Recently I received a rejection from the team at t’ART, together with an offer to appear in the magazine’s online summer showcase, which I immediately accepted. I am excited that my poem, “Reflection,” will appear in the showcase both because t’ART has a sophisticated, contemporary feel in its themes and approaches, and because I am particularly fond of this poem. I wrote this in response to Mark Solms’ The Hidden Spring, whose argument, in a massively oversimplifying nutshell, is that consciousness resides in the midbrain, not the cortex. I found it a fascinating read if you are into neuroscience and want to know what makes you tick, which I am and do.
I was especially drawn to Solms’ description of the periaqueductal gray (or PAG) area around the cerebral aqueduct, “the central canal of the midbrain” (134), which is also known as “the aqueduct of Sylvius,” after the early Dutch doctor and scientist, Franciscus Sylvius, “who first described it” (Solms, 137). The PAG “divides into two groups of functional columns,” where neural circuits classified by Jaak Panksepp (102) that conduct our “basic emotions” (105) “terminate” (137). Our decision-making, Solms argues (137-38), is rooted not in our prized center of higher thought, the cortex, but in this area of the midbrain.

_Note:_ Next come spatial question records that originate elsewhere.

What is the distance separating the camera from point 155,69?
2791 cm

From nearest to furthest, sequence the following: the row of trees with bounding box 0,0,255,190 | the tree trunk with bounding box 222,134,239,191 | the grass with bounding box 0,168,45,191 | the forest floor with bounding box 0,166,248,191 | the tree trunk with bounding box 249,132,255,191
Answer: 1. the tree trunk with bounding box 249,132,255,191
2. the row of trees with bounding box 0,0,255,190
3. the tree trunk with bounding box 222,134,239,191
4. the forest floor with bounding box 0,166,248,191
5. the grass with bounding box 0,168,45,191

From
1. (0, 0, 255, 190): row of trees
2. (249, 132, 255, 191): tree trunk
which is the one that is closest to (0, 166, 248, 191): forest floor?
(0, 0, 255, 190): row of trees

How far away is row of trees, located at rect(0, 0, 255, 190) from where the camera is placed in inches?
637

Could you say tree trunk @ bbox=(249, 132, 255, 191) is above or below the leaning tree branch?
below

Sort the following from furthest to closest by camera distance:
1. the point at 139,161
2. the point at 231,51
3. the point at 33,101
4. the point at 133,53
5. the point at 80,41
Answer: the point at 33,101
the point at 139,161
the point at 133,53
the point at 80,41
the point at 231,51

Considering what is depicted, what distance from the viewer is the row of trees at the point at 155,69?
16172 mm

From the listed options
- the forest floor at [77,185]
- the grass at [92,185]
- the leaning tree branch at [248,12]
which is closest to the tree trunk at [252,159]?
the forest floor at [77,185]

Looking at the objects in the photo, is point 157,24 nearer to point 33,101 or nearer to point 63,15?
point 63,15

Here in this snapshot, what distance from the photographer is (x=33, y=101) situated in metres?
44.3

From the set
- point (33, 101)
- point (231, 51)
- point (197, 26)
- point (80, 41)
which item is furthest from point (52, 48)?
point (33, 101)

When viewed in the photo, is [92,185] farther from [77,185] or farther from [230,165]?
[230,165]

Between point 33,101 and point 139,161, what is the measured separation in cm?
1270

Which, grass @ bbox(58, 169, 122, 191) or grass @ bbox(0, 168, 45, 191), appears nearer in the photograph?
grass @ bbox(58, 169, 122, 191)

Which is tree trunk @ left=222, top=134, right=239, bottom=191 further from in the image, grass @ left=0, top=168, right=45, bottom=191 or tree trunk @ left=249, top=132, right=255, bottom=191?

I found the names “periaqueductal gray” and “aqueduct of Sylvius” musical, and the imagery of gray matter, canals, and columns conjured up Venice in my mind. So I wrote a poem in which an allegorical doge (conscious subjectivity), explores the depths of his realm to come to terms with old age. I’m grateful to the t’ART team for finding it worthy of the online summer showcase, and look forward to its appearance. Meanwhile, I will familiarize myself further with the poetry and fascinating art in earlier online presentations.